If they’ve got the BRCA gene mutation, women as young as 20 or even 18 can develop breast cancer. So, it is absolutely worthwhile doing regular check-ups and staying one step ahead of the disease by being prepared for its occurrence. Doing this may not just help you, but also save lives and help other women in your family from being ignorant of their risk factors.
Staying One Step Ahead Of Breast Cancer
While Angelina Jolie chose to pre-empt breast cancer with her mastectomies, Christina Applegate wasn’t as lucky. She learnt she had the BRCA 1 genetic mutation only after she was diagnosed with breast cancer at the age of 36. This was over 14 years ago.
Says Dr Singhal, “Even if those at high risk don’t want to test for BRCA 1 or 2, they should be counselled for regular check-ups. Ultrasounds and self-examinations are recommended, and for women over 40, annual mammography is. In younger women, the mammography may not reveal much because of breast density.”

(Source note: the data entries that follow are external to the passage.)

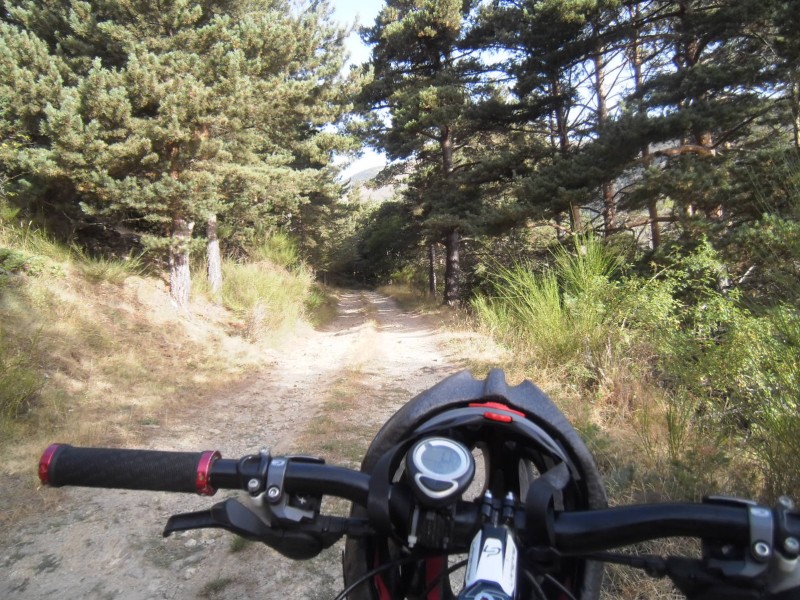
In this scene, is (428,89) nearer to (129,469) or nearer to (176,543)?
(176,543)

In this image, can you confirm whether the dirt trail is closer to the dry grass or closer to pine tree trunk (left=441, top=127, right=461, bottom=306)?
the dry grass

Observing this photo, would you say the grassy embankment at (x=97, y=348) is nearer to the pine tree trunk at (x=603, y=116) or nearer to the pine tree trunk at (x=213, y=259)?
the pine tree trunk at (x=213, y=259)

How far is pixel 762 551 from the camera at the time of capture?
0.79 meters

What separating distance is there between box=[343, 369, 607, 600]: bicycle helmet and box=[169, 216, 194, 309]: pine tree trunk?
31.2ft

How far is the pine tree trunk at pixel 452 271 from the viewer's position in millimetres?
17828

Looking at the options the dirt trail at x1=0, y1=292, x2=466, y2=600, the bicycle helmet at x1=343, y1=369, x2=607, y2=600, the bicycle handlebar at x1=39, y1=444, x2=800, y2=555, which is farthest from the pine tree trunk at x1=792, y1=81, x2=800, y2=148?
the bicycle handlebar at x1=39, y1=444, x2=800, y2=555

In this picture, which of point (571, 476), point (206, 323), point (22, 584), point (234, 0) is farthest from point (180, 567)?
point (234, 0)

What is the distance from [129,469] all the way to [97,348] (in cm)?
694

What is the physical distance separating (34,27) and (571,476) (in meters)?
11.5

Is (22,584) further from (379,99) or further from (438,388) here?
(379,99)

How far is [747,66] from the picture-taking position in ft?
27.6

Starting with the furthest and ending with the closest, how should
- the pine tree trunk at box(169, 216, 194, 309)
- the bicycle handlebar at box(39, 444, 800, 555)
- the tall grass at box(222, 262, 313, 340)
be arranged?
the tall grass at box(222, 262, 313, 340)
the pine tree trunk at box(169, 216, 194, 309)
the bicycle handlebar at box(39, 444, 800, 555)

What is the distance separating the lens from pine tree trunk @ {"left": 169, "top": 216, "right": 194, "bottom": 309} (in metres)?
9.76

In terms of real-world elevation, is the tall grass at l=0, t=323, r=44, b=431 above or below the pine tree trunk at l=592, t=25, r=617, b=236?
below
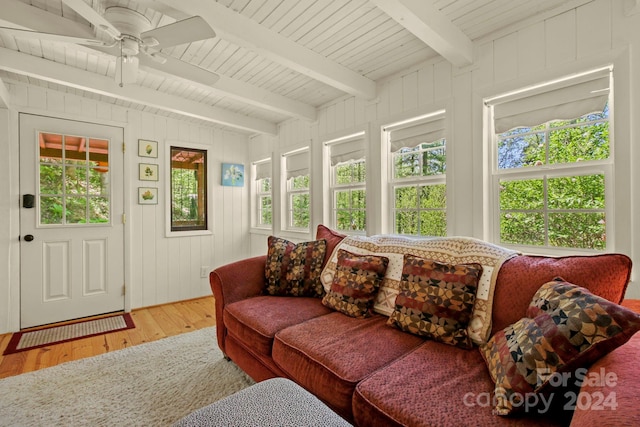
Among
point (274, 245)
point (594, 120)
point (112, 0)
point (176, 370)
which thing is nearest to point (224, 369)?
point (176, 370)

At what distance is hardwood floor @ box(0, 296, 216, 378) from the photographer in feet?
7.49

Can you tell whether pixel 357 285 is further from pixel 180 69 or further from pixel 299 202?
pixel 299 202

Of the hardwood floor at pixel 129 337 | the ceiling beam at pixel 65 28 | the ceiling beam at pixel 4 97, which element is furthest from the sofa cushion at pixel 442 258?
the ceiling beam at pixel 4 97

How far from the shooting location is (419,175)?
8.39ft

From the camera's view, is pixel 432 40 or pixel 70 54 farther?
pixel 70 54

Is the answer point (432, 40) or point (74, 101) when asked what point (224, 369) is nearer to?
point (432, 40)

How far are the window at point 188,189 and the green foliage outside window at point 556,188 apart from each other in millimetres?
3512

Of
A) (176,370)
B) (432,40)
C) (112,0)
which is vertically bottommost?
(176,370)

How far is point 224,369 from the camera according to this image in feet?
7.04

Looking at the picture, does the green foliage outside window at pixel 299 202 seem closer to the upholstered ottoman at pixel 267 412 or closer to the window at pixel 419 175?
the window at pixel 419 175

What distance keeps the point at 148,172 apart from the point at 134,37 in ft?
7.31

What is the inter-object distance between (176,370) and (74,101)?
2.97 m

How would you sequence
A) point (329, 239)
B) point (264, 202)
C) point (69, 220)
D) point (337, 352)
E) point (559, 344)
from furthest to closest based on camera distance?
1. point (264, 202)
2. point (69, 220)
3. point (329, 239)
4. point (337, 352)
5. point (559, 344)

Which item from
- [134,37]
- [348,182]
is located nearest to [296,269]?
[348,182]
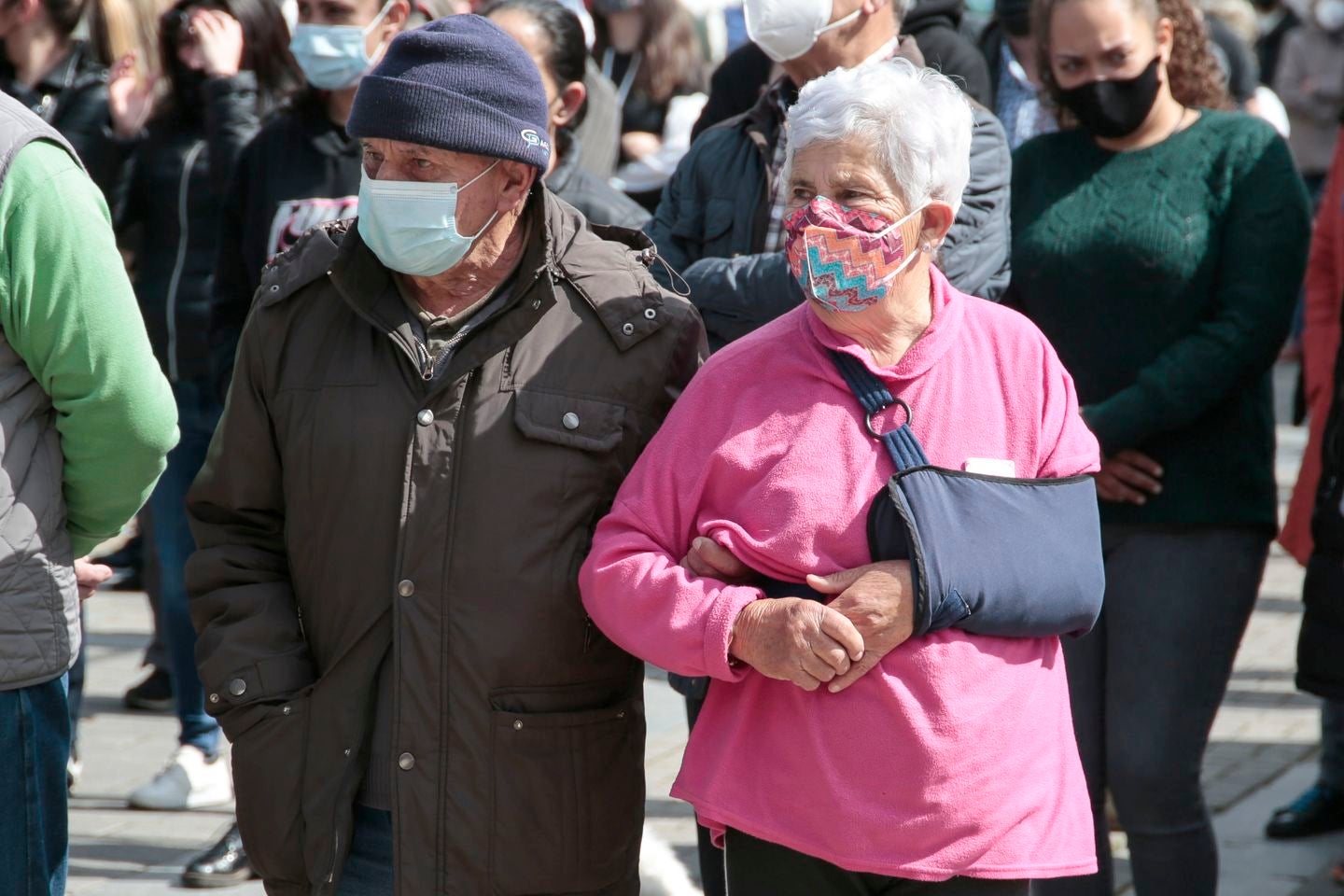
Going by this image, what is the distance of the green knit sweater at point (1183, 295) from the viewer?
3.92m

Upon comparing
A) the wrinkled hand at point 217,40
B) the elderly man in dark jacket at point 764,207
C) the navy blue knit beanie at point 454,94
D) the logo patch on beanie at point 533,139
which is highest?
the navy blue knit beanie at point 454,94

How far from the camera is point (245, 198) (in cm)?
488

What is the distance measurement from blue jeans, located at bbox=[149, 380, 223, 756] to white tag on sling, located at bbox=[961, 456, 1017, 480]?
3.27m

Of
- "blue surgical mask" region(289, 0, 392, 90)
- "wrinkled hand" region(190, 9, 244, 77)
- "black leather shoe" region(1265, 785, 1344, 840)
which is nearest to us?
"blue surgical mask" region(289, 0, 392, 90)

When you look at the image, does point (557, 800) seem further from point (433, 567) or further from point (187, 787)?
point (187, 787)

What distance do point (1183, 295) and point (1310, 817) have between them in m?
2.01

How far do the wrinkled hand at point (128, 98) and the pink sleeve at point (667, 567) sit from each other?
3.70 m

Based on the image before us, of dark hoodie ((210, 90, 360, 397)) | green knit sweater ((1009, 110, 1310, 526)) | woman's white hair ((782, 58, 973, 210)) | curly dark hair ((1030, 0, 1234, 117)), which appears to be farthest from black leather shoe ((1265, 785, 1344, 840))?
dark hoodie ((210, 90, 360, 397))

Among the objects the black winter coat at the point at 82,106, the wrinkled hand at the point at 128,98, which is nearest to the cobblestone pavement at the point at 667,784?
the black winter coat at the point at 82,106

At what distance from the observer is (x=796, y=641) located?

She rues that genetic cancers cannot be prevented no matter how much you screen, but awareness is key to tackling preventive healthcare and early detection. Also, cancer treatments are constantly evolving. “Even though the number of instances of breast cancer have increased, the mortality rates have decreased, thanks to advances in medicine.” That’s the silver lining we’re all looking for!